— START —

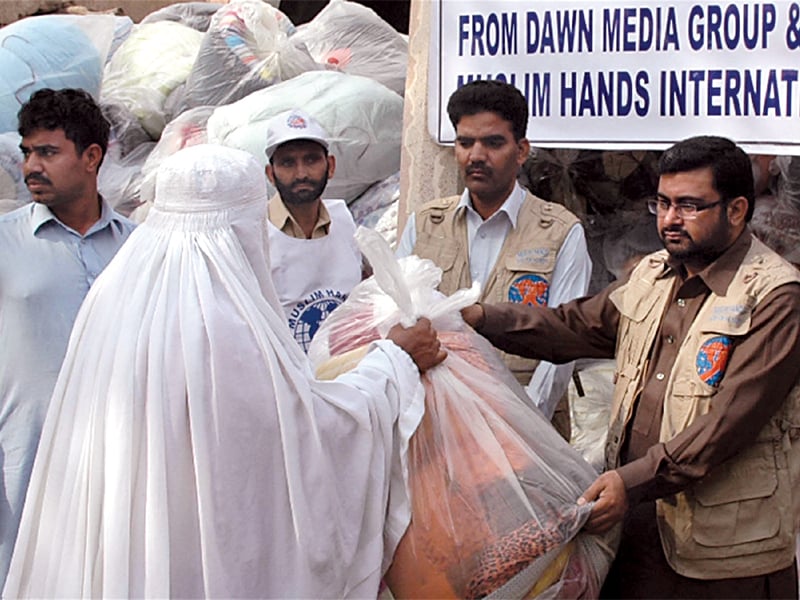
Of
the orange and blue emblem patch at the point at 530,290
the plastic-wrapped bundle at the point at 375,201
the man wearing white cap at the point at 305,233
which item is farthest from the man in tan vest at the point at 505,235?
the plastic-wrapped bundle at the point at 375,201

— END —

What needs to be done: Write the lines above as a JSON list of strings, one string per line and no entries for blank lines. Leave the picture out of the list.

The reply:
[
  "Of",
  "the orange and blue emblem patch at the point at 530,290",
  "the plastic-wrapped bundle at the point at 375,201",
  "the man wearing white cap at the point at 305,233",
  "which item is farthest from the man in tan vest at the point at 505,235?",
  "the plastic-wrapped bundle at the point at 375,201"
]